3. You are quick to justify why you haven’t married or had children yet.
You know the real reasons why you haven’t, but have somehow created convincing stories as to why you haven’t.
If I had the money I would…
We’re not yet ready…
My business is still growing…
We can’t afford our own house yet to bring up a family…
We will… one day …
4. You check their phone.
This shows how much distance actually exists in your relationship. And if I’m honest, I only ever felt the need to check my partners phone was when it was me who was up to something. Really, I was looking for “evidence” on her phone to justify leaving her. This is what cheats and cowards do.
5. I feel bad or sad for my partner.
The hero. If I leave, who will take care of her?
When I said this to my coach, he shot me down straight away with this reply:
You didn’t feel bad when you were texting that other girl, and what about the other night when you got in a 6am after being with that girl from the strip club? Feel bad my ass.
It was guilt more than anything.
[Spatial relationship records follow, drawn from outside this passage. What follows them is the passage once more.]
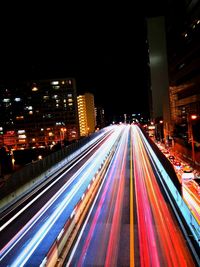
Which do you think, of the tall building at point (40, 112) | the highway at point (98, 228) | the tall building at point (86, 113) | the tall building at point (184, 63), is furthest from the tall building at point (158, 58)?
the highway at point (98, 228)

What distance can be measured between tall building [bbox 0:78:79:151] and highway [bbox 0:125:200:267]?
104894mm

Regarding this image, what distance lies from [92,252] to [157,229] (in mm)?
3898

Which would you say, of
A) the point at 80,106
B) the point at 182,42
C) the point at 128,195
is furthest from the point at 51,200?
the point at 80,106

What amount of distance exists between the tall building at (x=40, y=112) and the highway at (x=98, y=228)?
104894 mm

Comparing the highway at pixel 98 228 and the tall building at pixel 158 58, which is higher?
the tall building at pixel 158 58

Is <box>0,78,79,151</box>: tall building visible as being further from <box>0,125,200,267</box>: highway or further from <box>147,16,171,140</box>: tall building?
<box>0,125,200,267</box>: highway

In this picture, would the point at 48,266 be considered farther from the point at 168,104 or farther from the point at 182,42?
the point at 168,104

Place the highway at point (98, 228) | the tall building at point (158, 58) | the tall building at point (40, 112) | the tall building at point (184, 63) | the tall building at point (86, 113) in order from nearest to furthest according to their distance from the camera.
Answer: the highway at point (98, 228) < the tall building at point (184, 63) < the tall building at point (158, 58) < the tall building at point (40, 112) < the tall building at point (86, 113)

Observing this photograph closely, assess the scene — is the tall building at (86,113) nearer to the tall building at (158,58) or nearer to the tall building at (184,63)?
the tall building at (158,58)

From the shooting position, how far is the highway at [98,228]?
12164mm

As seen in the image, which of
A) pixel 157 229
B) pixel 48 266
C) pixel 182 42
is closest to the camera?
pixel 48 266

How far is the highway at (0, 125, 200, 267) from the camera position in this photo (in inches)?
479

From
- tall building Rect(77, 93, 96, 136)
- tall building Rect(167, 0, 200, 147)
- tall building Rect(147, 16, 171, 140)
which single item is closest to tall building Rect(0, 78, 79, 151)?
tall building Rect(77, 93, 96, 136)

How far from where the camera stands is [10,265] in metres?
12.3
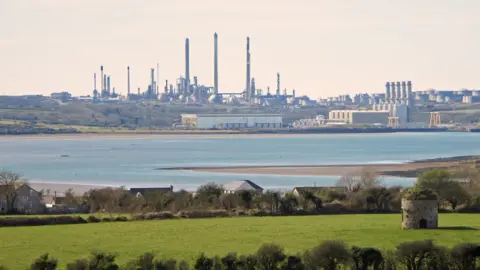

Guilt of over promising, and under delivering.
6. I can’t imagine my partner with another trainer (man).
If you are still only in a relationship because you can’t bare the thought of her being with someone else, than you totally don’t have your shit together.
7. You threaten to leave a lot.
Man, if someone kept doing this you’d think they leave you right? It doesn’t happen, do you know why? Because your partner is just as defective as you are. She must be if she chose you in this weakest ass version of you.
8. You have your own plans and dream which are separate from her.
You have no desire to share your dreams and plans. If anything, she is seen as an extra burden.
9. You are emotionally and verbally abusive.
You act out. You misbehave. You argue and argue, where before you wouldn’t have. This is a sign that you lack respect and love for your partner.
10. Financially dependant on her.
She helps pay the bills each month. She helps you out in times of need, and you don’t know how you will survive without her. This is dumb. Man up. Make more money. Or spend less. Remove the excuse, and see the truth.
11. My relationship is OK in comparison to others…
On occasion, you try your best to convince yourself that she is the right one. Because there are so many other relationships which are way worse than yours.
That’s just the thing. You might feel that you have it good but you are comparing yourself to the wrong relationship and men.
So, again, are you truly happy in your relationship?
Though this post may seem jaded, I am forever grateful to my ex’s because they taught me a lot about myself and, more importantly, what I was actually looking for in a partner and, ultimately, myself. It was no easy ride. I had a lot of the baggage to deal with.